Пожилой господин кивнул и прищурил глаза за стёклами пенсне – те самые ясные глаза с поминутно мелькавшими в них насмешливыми искорками.
– Я последователь Пиррона и исхожу из того, что мы ничего не знаем. Мы не знаем даже самих себя и уж подавно не можем судить о судьбе, постигшей Сайго Такамори. Поэтому, принимаясь за какое-либо исследование, я не ставлю перед собой цели воссоздания истинной картины того или иного события и бываю доволен, если мне удаётся красиво написать о том, что могло бы иметь место в действительности. В молодые годы я мечтал стать писателем. Если бы эта моя мечта осуществилась, я, наверное, сочинял бы именно такие книги. И, должно быть, преуспел бы на этом поприще.

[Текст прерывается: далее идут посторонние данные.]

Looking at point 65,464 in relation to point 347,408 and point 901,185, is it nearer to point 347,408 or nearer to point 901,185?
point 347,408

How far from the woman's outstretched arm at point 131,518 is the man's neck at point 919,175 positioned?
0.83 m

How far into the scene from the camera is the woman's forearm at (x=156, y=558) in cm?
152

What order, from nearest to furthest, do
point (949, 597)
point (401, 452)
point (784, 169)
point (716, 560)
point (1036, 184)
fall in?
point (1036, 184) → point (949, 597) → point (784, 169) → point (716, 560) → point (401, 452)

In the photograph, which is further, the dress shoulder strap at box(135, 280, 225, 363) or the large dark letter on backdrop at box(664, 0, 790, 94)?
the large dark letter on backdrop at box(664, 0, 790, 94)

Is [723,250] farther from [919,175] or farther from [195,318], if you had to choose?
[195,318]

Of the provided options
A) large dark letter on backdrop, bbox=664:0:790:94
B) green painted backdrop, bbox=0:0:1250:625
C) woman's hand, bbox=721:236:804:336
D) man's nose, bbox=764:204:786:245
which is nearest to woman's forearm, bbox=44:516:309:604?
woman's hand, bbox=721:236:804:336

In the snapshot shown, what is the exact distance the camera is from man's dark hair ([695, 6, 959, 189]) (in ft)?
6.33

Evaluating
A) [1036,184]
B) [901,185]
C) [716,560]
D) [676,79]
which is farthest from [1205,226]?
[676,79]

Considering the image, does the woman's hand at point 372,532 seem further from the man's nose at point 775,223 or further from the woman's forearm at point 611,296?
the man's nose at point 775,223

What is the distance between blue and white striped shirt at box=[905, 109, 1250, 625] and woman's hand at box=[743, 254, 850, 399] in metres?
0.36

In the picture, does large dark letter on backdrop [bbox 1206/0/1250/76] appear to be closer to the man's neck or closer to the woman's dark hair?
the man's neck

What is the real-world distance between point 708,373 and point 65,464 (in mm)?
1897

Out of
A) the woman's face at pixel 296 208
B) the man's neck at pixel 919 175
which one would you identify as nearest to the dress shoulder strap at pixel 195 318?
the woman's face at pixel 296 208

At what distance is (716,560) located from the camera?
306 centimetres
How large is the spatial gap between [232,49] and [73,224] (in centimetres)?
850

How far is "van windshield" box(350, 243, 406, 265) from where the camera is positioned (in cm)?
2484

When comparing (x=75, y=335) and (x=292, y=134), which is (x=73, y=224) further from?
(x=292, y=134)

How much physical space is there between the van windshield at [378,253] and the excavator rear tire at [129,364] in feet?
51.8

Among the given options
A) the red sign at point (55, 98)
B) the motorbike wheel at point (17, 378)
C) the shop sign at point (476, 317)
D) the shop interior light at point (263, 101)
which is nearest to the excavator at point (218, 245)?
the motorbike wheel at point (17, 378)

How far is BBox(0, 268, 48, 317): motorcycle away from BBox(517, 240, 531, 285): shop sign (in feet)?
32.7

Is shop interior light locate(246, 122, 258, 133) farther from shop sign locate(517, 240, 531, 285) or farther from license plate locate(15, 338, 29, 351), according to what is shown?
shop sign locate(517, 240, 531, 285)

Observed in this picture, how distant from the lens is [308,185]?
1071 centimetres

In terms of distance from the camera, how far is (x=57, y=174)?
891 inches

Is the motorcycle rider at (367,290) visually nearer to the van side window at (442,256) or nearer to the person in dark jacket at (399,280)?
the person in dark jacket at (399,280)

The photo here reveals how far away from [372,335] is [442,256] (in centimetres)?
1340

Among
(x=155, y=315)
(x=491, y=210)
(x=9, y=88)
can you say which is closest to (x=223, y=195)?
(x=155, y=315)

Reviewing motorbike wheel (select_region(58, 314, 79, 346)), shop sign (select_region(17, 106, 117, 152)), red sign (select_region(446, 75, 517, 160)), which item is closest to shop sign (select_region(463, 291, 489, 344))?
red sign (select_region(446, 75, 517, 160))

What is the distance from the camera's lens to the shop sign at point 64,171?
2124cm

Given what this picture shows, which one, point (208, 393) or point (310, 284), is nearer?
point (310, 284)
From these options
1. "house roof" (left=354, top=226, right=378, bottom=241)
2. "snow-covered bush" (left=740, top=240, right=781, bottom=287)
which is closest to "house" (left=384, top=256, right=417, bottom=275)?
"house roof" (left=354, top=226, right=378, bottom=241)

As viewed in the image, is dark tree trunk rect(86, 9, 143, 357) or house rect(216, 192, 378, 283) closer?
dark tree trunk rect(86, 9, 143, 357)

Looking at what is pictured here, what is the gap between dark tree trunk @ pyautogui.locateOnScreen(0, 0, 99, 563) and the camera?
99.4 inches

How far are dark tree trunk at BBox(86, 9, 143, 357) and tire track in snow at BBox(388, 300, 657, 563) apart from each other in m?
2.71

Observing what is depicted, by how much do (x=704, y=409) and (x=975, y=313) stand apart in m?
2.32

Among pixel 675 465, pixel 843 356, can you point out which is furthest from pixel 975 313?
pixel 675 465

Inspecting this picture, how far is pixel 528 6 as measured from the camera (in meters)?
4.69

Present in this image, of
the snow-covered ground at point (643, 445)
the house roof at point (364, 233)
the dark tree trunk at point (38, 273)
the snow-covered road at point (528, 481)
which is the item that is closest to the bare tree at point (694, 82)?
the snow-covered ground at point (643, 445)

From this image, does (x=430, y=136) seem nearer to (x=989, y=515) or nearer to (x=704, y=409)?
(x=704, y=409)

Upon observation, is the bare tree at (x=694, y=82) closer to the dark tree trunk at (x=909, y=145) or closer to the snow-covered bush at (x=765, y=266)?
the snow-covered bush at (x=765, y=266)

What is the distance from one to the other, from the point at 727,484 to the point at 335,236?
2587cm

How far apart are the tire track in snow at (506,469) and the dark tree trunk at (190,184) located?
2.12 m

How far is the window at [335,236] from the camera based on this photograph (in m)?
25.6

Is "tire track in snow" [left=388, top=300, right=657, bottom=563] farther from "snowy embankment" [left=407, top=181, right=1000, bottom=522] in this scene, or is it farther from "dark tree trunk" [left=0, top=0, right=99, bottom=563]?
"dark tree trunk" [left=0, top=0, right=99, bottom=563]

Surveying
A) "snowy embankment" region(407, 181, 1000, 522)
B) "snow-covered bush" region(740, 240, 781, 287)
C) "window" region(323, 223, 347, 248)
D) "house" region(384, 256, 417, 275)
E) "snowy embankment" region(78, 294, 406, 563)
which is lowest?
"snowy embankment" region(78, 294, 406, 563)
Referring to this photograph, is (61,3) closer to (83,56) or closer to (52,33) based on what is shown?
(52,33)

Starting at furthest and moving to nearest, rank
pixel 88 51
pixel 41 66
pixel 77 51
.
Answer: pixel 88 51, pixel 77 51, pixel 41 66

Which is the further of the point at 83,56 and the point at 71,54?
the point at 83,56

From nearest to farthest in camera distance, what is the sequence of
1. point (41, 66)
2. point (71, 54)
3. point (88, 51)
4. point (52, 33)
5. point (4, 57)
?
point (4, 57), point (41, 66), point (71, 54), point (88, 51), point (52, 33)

Но, как бы то ни было, я скептик. В этом вы правы.
В дороге
Не прошло и получаса после пушечного выстрела, возвещавшего полдень, как почти все столы университетской библиотеки, в которой до этого не было ни живой души, заняли читатели.
За ними сидели в основном студенты, но среди них затесалось и несколько человек постарше, кто в хакама и хаори, а кто в брюках и пиджаках. В конце аккуратно расчерченного столами огромного зала, под часами, вделанными в стену, виднелся вход в тёмное книгохранилище. Многоярусные стеллажи по обеим сторонам входа, на которых рядами выстроились книги с потёртыми кожаными корешками, являли собой цитадель, охраняющую науку.
Несмотря на то что в библиотеке было много читателей, здесь царила мёртвая тишина. Или, лучше сказать, от того, что было так много читателей, господствовало особое безмолвие, немыслимое в каком-либо другом месте. Звук перелистываемых страниц, звук бегущего по бумаге пера, наконец, звук тихого покашливания – казалось, что даже эти звуки подавляются безмолвием и несущие их волны воздуха, не успев подняться к потолку, исчезают.
Сюнскэ, устроившись у окна, внимательно бегал глазами по мелким иероглифам. Это был смуглый, крепко сбитый юноша. То, что он с литературного факультета, можно было сразу же определить по букве L на воротничке форменной фуражки.
Над его головой – высокое окно, а за ним – густая листва каштана, сквозь которую проглядывало небо. Оно без конца затягивалось облаками, редко пропускавшими характерные для ранней весны яркие лучи солнца. Колеблемая ветром листва то и дело бросала на книгу кружевную тень, которая тут же исчезала. На раскрытой книге несколько строк было подчёркнуто красным карандашом. Через какое-то время подобные подчёркивания перекочёвывали на следующие страницы.